(Collected data entries)
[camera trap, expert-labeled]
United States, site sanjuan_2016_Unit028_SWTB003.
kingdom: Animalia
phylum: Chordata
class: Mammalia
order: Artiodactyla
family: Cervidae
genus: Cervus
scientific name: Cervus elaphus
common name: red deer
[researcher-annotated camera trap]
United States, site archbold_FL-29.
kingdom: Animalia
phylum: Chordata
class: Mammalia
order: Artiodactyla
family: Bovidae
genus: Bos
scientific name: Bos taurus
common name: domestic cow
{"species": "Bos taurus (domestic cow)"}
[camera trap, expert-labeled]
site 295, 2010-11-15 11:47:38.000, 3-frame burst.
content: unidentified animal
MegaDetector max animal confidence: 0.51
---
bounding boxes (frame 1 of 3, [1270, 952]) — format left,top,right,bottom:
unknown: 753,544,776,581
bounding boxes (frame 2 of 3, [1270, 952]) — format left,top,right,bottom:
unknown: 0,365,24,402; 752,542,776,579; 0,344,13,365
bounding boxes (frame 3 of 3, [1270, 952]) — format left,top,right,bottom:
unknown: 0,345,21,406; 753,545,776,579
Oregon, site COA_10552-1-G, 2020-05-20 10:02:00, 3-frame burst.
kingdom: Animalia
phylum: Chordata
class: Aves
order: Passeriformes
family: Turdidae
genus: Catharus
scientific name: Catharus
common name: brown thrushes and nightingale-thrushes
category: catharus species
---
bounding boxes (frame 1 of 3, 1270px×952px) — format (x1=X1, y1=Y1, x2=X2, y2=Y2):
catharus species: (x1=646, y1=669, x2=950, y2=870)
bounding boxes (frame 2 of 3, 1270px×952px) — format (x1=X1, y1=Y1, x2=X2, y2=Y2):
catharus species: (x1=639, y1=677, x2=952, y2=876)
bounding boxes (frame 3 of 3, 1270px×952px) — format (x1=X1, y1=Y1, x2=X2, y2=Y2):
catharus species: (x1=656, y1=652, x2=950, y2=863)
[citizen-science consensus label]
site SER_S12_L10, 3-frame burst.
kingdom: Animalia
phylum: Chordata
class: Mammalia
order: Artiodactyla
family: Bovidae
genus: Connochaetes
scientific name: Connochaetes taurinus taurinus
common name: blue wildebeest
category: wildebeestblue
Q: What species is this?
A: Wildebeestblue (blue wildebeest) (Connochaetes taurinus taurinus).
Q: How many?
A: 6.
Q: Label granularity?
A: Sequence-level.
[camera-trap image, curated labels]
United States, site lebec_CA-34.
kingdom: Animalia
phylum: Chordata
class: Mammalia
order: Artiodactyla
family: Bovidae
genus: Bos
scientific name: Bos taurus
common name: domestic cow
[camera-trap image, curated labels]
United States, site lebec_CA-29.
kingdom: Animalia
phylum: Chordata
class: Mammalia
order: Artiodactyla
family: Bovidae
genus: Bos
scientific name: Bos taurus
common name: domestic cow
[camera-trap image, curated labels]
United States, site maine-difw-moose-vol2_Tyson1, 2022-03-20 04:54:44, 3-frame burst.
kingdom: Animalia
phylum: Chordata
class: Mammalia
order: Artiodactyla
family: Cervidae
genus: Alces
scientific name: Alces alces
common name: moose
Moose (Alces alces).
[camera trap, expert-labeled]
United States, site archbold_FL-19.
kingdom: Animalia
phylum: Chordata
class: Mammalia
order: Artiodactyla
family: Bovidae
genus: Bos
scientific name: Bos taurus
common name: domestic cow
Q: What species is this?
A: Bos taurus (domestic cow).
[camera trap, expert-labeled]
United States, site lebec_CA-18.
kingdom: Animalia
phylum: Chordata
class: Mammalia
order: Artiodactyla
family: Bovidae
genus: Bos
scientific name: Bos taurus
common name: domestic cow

### ACTIVITY
Write the records above out again, exactly as they are.

### ANSWER TO THE PROBLEM
[camera trap, expert-labeled]
United States, site sanjuan_2016_Unit028_SWTB003.
kingdom: Animalia
phylum: Chordata
class: Mammalia
order: Artiodactyla
family: Cervidae
genus: Cervus
scientific name: Cervus elaphus
common name: red deer
[researcher-annotated camera trap]
United States, site archbold_FL-29.
kingdom: Animalia
phylum: Chordata
class: Mammalia
order: Artiodactyla
family: Bovidae
genus: Bos
scientific name: Bos taurus
common name: domestic cow
{"species": "Bos taurus (domestic cow)"}
[camera trap, expert-labeled]
site 295, 2010-11-15 11:47:38.000, 3-frame burst.
content: unidentified animal
MegaDetector max animal confidence: 0.51
---
bounding boxes (frame 1 of 3, [1270, 952]) — format left,top,right,bottom:
unknown: 753,544,776,581
bounding boxes (frame 2 of 3, [1270, 952]) — format left,top,right,bottom:
unknown: 0,365,24,402; 752,542,776,579; 0,344,13,365
bounding boxes (frame 3 of 3, [1270, 952]) — format left,top,right,bottom:
unknown: 0,345,21,406; 753,545,776,579
Oregon, site COA_10552-1-G, 2020-05-20 10:02:00, 3-frame burst.
kingdom: Animalia
phylum: Chordata
class: Aves
order: Passeriformes
family: Turdidae
genus: Catharus
scientific name: Catharus
common name: brown thrushes and nightingale-thrushes
category: catharus species
---
bounding boxes (frame 1 of 3, 1270px×952px) — format (x1=X1, y1=Y1, x2=X2, y2=Y2):
catharus species: (x1=646, y1=669, x2=950, y2=870)
bounding boxes (frame 2 of 3, 1270px×952px) — format (x1=X1, y1=Y1, x2=X2, y2=Y2):
catharus species: (x1=639, y1=677, x2=952, y2=876)
bounding boxes (frame 3 of 3, 1270px×952px) — format (x1=X1, y1=Y1, x2=X2, y2=Y2):
catharus species: (x1=656, y1=652, x2=950, y2=863)
[citizen-science consensus label]
site SER_S12_L10, 3-frame burst.
kingdom: Animalia
phylum: Chordata
class: Mammalia
order: Artiodactyla
family: Bovidae
genus: Connochaetes
scientific name: Connochaetes taurinus taurinus
common name: blue wildebeest
category: wildebeestblue
Q: What species is this?
A: Wildebeestblue (blue wildebeest) (Connochaetes taurinus taurinus).
Q: How many?
A: 6.
Q: Label granularity?
A: Sequence-level.
[camera-trap image, curated labels]
United States, site lebec_CA-34.
kingdom: Animalia
phylum: Chordata
class: Mammalia
order: Artiodactyla
family: Bovidae
genus: Bos
scientific name: Bos taurus
common name: domestic cow
[camera-trap image, curated labels]
United States, site lebec_CA-29.
kingdom: Animalia
phylum: Chordata
class: Mammalia
order: Artiodactyla
family: Bovidae
genus: Bos
scientific name: Bos taurus
common name: domestic cow
[camera-trap image, curated labels]
United States, site maine-difw-moose-vol2_Tyson1, 2022-03-20 04:54:44, 3-frame burst.
kingdom: Animalia
phylum: Chordata
class: Mammalia
order: Artiodactyla
family: Cervidae
genus: Alces
scientific name: Alces alces
common name: moose
Moose (Alces alces).
[camera trap, expert-labeled]
United States, site archbold_FL-19.
kingdom: Animalia
phylum: Chordata
class: Mammalia
order: Artiodactyla
family: Bovidae
genus: Bos
scientific name: Bos taurus
common name: domestic cow
Q: What species is this?
A: Bos taurus (domestic cow).
[camera trap, expert-labeled]
United States, site lebec_CA-18.
kingdom: Animalia
phylum: Chordata
class: Mammalia
order: Artiodactyla
family: Bovidae
genus: Bos
scientific name: Bos taurus
common name: domestic cow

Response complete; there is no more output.